My attention shifted again. Near the cemetery gate stood a woman, her posture rigid, her face tilted slightly downward. I studied her mouth, the subtle movements of her lips, searching for a rhythm that might match the voice I'd heard. My chest held its breath as I watched.
But it couldn't be her.
Which meant the voice did not need to be close at all.
And that realization unsettled me more than anything else.
"Who the fuck is this?"
I asked the question evenly, carefully, though inside me everything was colliding, heat and panic and fury twisting together as I fought not to unravel right there.
"Don't worry," he replied, unhurried, almost amused. "You'll know me." His calm was unsettling, as if time itself bent to his convenience.
I turned just then, my eyes finding my husband. He was finishing a conversation with the woman beside him, nodding politely, unaware. When his gaze lifted and met mine, something in my chest tightened.
"We're going to be friends," the voice continued, smooth and intimate. "Good friends.

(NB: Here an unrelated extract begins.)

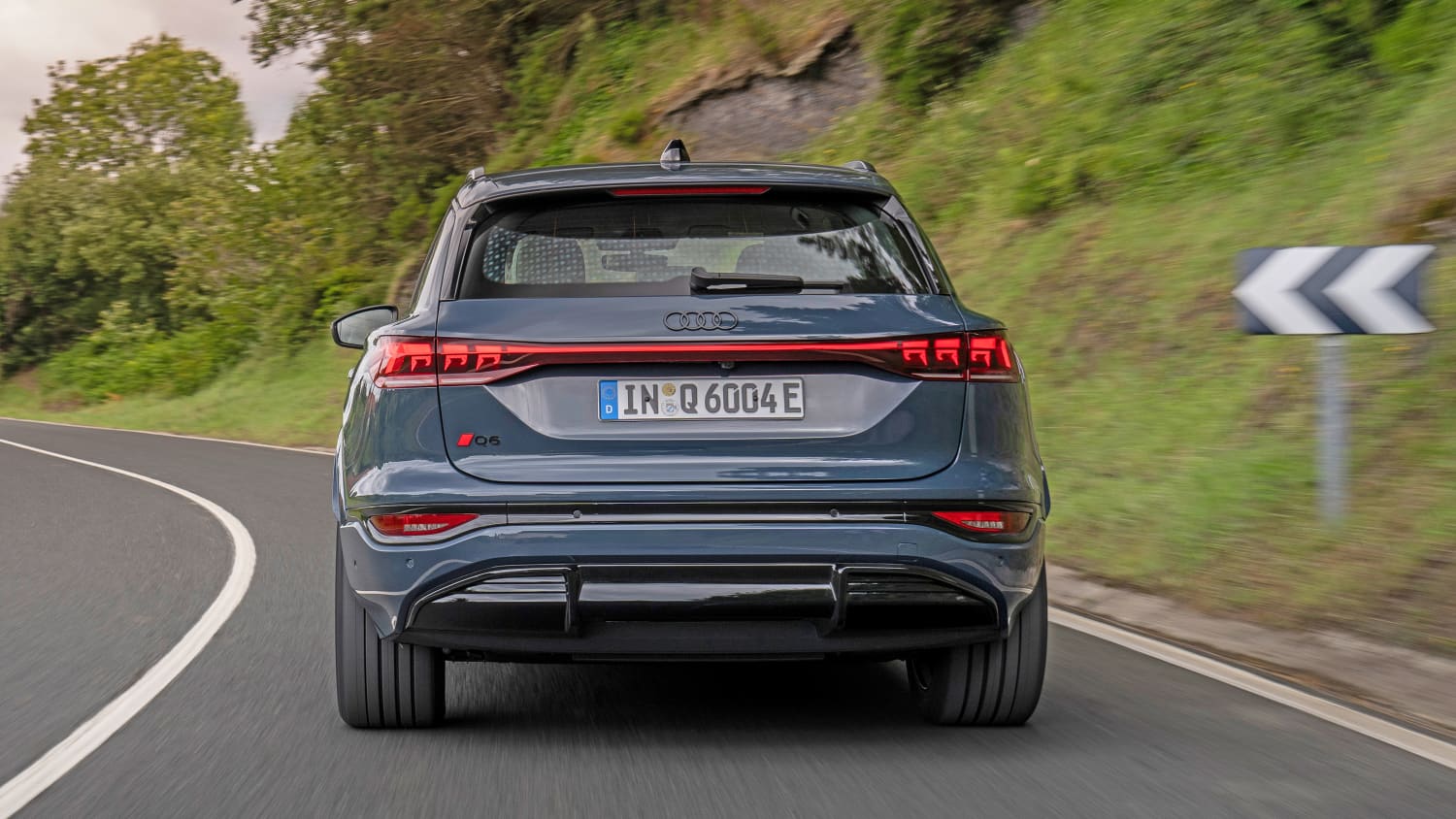 Der Audi Q6 e-tron fahrend von hinten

Because you… you're a fascinating woman." A pause, deliberate. "And I like fascinating people."
The line went dead before i could say anything.
For a moment I couldn't breathe. I stood there, frozen, forcing my face into a weak, practiced smile as my husband started toward me. I couldn't let him see it. I couldn't let him know. Slowly, carefully, I lowered the phone from my ear, willing my hands to steady.
Ting.
The sound cut through me. A notification. A video.
My fingers trembled as I
opened it.
And what I saw shattered me completely.